For a while, between 2020 and 2023, that appeared to work. Then, in March 2023, their organic traffic dropped by 50%. March 2023 corresponds with Google’s increased emphasis on real expertise and originality. Hotjar’s content wasn’t truly differentiated. When the criteria shifted, the strategy collapsed.

Hotjar organic traffic decline

Toast: traffic without relevance

ToastTab is a genuine traffic success story on paper. Between 2020 and now, their blog grew from 900 pages and 70,000 clicks to 3,300 pages and nearly 500,000 clicks.

But when you look at what’s actually ranking, things get interesting. A significant portion of their traffic comes from coffee quotes, tea quotes, and food-related captions — content with almost no connection to their core product, which is restaurant management software. Around 20-25% of their traffic appears to come from food quote listicles.

ToastTab traffic growth

ToastTab article content examples

Is someone reading “best low-calorie alcoholic drinks to order at a bar” likely to become a paying Toast customer? The traffic is real. The relevance isn’t. And content built around filling gaps rather than serving an actual audience tends to age poorly.

The real problem: content without empathy

What frustrates me about this approach isn’t the tools themselves. It’s the mindset behind them: optimising for what the tool says to say, rather than genuinely thinking about what would help the person reading it.

There’s no real care in that process. No consideration of what the reader is actually trying to figure out, what they’re feeling, or what would make their situation better. It’s a race to the middle — content written not to inform, engage, or inspire, but simply to rank.

History tells us that doesn’t last.

Focus on information gain instead

Search engines and LLMs have already been trained on vast amounts of publicly available data. What they need now is fresh perspectives, new insights, and evolving conversations.
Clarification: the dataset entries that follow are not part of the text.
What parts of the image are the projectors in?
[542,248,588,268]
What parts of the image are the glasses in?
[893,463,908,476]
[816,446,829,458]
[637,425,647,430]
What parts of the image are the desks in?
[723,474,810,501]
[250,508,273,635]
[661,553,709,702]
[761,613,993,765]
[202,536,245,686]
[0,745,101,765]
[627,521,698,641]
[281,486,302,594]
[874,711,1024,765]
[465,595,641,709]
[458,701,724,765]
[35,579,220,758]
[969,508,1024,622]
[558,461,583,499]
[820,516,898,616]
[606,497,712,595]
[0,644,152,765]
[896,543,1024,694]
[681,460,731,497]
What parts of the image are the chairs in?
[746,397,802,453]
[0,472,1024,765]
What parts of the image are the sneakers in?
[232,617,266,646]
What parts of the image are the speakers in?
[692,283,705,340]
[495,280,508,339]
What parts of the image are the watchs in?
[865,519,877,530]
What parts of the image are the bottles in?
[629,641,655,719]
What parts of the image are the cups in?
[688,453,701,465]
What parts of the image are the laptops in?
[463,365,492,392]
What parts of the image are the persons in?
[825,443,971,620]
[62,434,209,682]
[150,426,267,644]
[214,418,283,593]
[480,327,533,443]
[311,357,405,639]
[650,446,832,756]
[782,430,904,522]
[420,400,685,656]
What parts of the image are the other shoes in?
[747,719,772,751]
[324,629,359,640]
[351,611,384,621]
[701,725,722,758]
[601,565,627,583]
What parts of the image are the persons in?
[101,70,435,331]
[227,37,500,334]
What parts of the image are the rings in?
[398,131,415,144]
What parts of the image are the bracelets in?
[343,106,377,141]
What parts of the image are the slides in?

That’s why Google partnered with Reddit. Reddit discussions aren’t optimised articles chasing keyword scores — they’re people sharing lived experiences, real opinions, and genuine insight. More original than most optimised content.
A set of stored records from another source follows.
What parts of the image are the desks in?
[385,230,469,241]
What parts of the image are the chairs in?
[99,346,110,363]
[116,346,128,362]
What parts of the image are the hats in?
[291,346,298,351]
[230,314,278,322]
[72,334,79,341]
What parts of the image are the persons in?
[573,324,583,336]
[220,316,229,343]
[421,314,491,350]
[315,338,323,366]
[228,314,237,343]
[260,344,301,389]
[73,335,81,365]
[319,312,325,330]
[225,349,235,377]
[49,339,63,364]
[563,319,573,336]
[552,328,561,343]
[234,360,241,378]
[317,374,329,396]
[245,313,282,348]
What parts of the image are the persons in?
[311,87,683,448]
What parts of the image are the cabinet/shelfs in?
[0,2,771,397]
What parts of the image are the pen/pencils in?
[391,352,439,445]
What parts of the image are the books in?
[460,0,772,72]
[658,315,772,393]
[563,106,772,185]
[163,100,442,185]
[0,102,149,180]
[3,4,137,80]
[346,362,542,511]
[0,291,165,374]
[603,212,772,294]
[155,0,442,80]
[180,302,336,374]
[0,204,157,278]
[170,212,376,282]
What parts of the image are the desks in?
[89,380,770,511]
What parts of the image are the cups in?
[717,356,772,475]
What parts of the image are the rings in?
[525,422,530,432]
AI content tools don’t create new ideas. They scan what’s ranking, identify what’s different, and tell you to add it. That’s the opposite of what search systems are increasingly looking for.

Stand out or blend in. Your choice.

If you follow AI-driven optimisation tools blindly — tweaking your content to fit what’s already ranking — you might see short-term gains. But in the long run, you become just another version of the same thing.

Google isn’t looking for more of the same. It’s looking for originality, genuine expertise, and real value. Content that doesn’t add anything new, challenge the norm, or engage its audience meaningfully will eventually be ignored.

The question worth asking: are you creating something worth reading? Or are you just another version of content that already exists?